Tal es el punto de partida de Hijos nuestros (2015), opera prima de Juan Fernández Gebauer y Nicolás Suárez, una hermosa película que se vio en 2015 en el festival de Mar del Plata y el mes pasado integró la programación del célebre Bafici. El estreno comercial está previsto para el 12 de mayo, y debería ser una cita obligatoria para todos los futboleros críticos.

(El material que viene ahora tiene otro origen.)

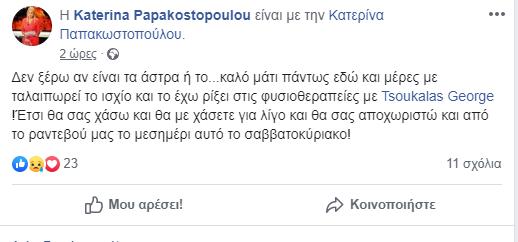 Παπακωστοπούλου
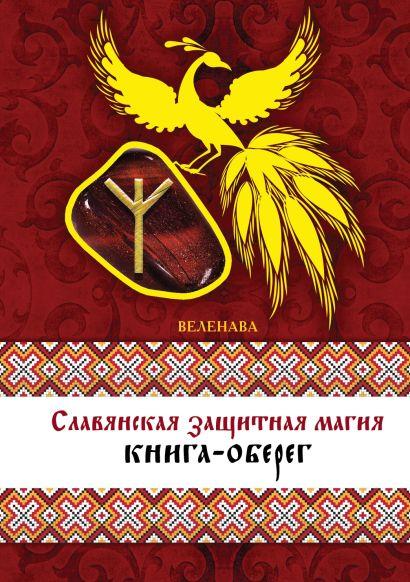 Славянская защитная магия: книга-оберег - фото 1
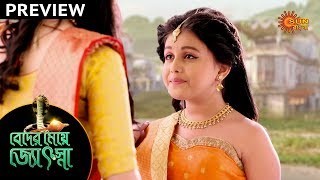 Beder Meye jyotsna - Preview | 24th Nov 19 | Sun Bangla TV Serial | Bengali Serial
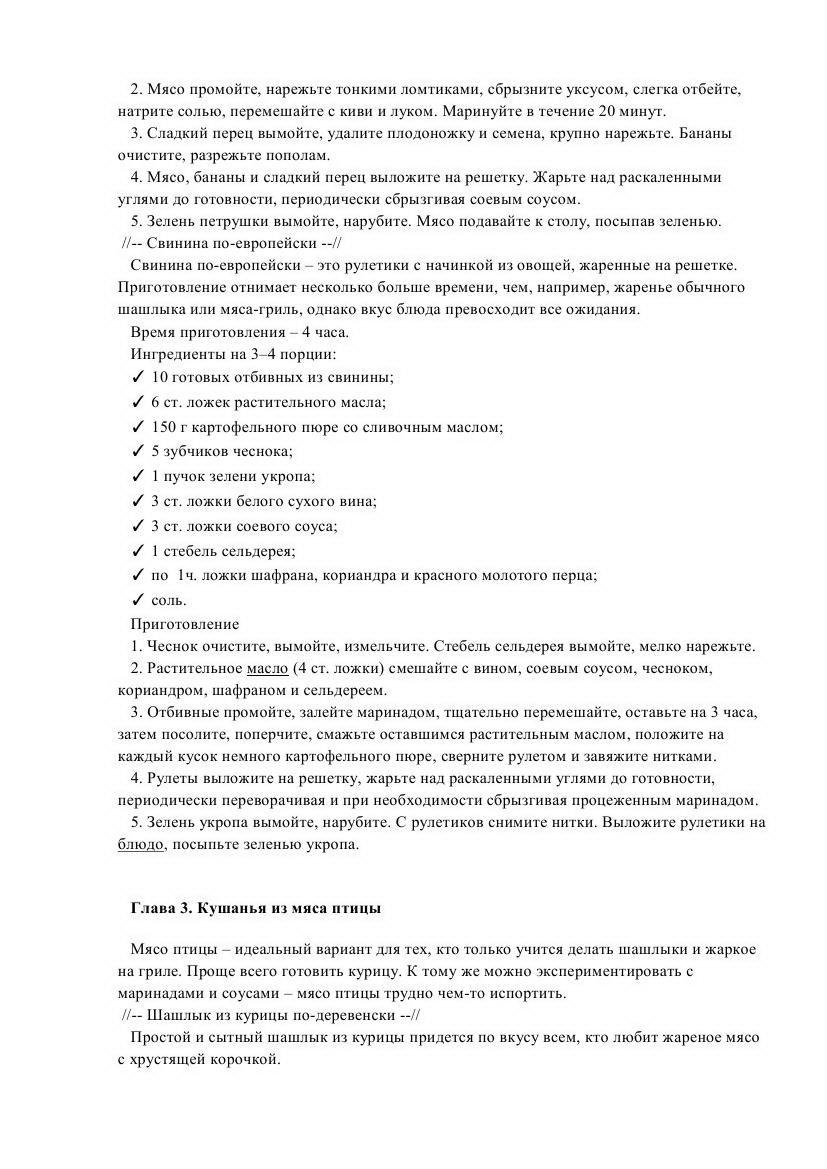 http://i1.imageban.ru/out/2014/01/22/94f2b4f51de6b767bb9206e2e0f576d0.jpg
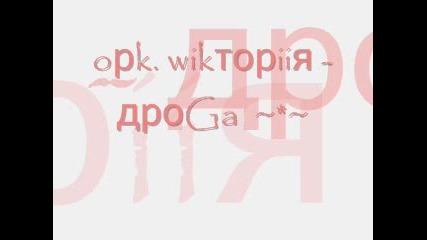 ork.viktoriq - Droga Kuchek
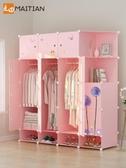 衣櫃簡易衣櫃布衣櫥塑膠組裝掛宿舍租房家用兒童單人收納櫃子簡約現代 LX 貝芙莉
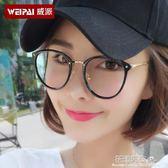 圓臉近視鏡成品韓版潮復古眼鏡框架女·花漾美衣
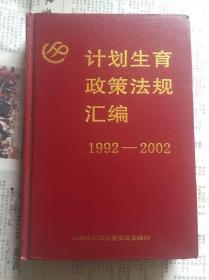 计划生育政策法规汇编(1992-2002)-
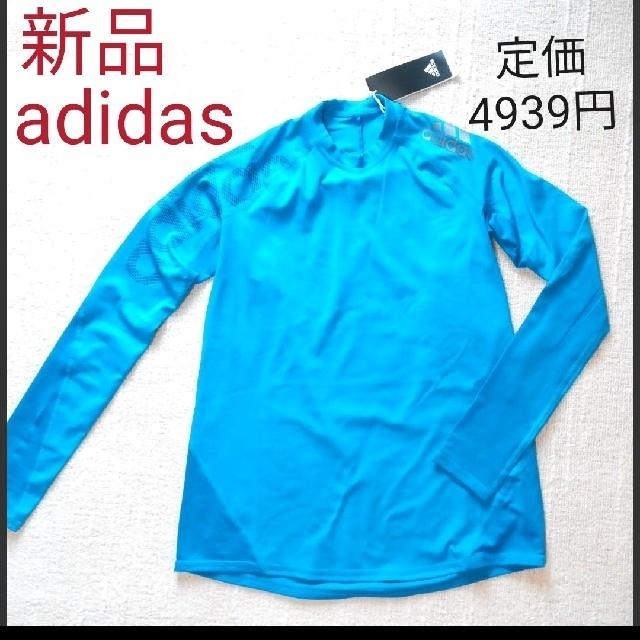 adidas(アディダス)の新品 adidas 長袖トレーニングウェア メンズのトップス(Tシャツ/カットソー(七分/長袖))の商品写真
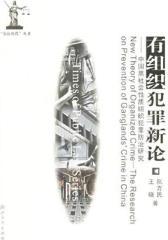 有组织犯罪新论:中国黑社会性质组织犯罪防治研究(仅适用PC阅读)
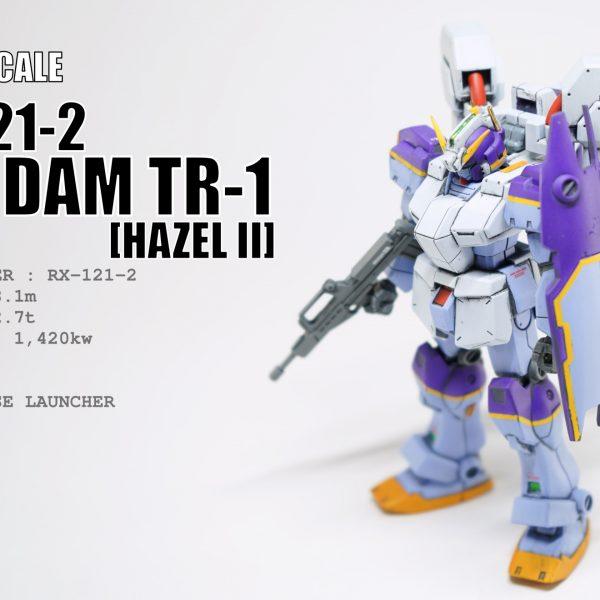 1/200 GUNDAM TR-1 ガンダムヘイズル2号機 電撃HJ付録キット塗装改修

La síntesis argumental y hasta el título pueden inducir a engaño. Pero no se trata de elogiar la abnegación del hincha, no es la reescritura de aquella fábula romántica liderada por el genial Discépolo. Los años sepultaron esa candidez. El film tampoco venera la subcultura futbolera moderna y sus ritos más o menos violentos. Sencillamente problematiza, con una historia de soberbia precisión, qué le hace el fútbol a una persona que se lo toma demasiado en serio. Que cumple, en suma, con cierta preceptiva radical que campea en las tribunas y en los micrófonos.
“Ladrón de mi cerebro”, leí en alguna bandera de alguna tribuna (no importa cuál, da lo mismo). Extrema declaración de amor (y la medida de un sacrificio) de parte de un fanático a su equipo. Bueno: Huguito Pelosi podría suscribir sin pestañar ese lema. San Lorenzo, que en Hijos nuestros es presentado como enemigo de Vélez antes que de Huracán, lo ha sumido en un estado semejante a la alienación religiosa.
El antihéroe célibe y con alguna módica perversión debe elegir entre una cita con una mujer encantadora que representa el último tren de su vida (Ana Katz) y quedarse en el bar un rato más a ver la definición por penales de un partido de Copa: dilema para cualquiera menos para él. Otra: su sanlorencismo cerril lo torna insultante con el chico al que lleva a probar al club (único modo de pensar la descendencia). El fútbol, entendido así, le impide ser adulto.
De cualquier manera, los autores no pontifican. Se privan de condenar al personaje, que tiene no pocas aristas solidarias. Gebauer y Suárez también revelan las parcelas donde predomina la alegría y una identidad colectiva que sólo proporcionan los colores de una camiseta. El lado B del energúmeno.
Hugo Pelosi es un espécimen extraño. Un náufrago voluntario. Al igual que tantos otros que proliferan en las gradas. Porta lo entrañable y lo miserable del hincha. Las escenas delirantes son el mejor recurso narrativo (nada de sermones ni explicaciones ad hoc) para describir una mente intoxicada por la pelota. La escena en que la misa de confirmación se transforma en una cancha, con el cura de bastonero y un estribillo deslenguado en lugar de cánticos piadosos es para morirse de risa. Y además trasmite el nervio y la emoción de los buenos coros de tribuna. Este disparate, investido con la solemnidad de un templo, sintetiza de maravillas el espíritu del Hijos nuestros.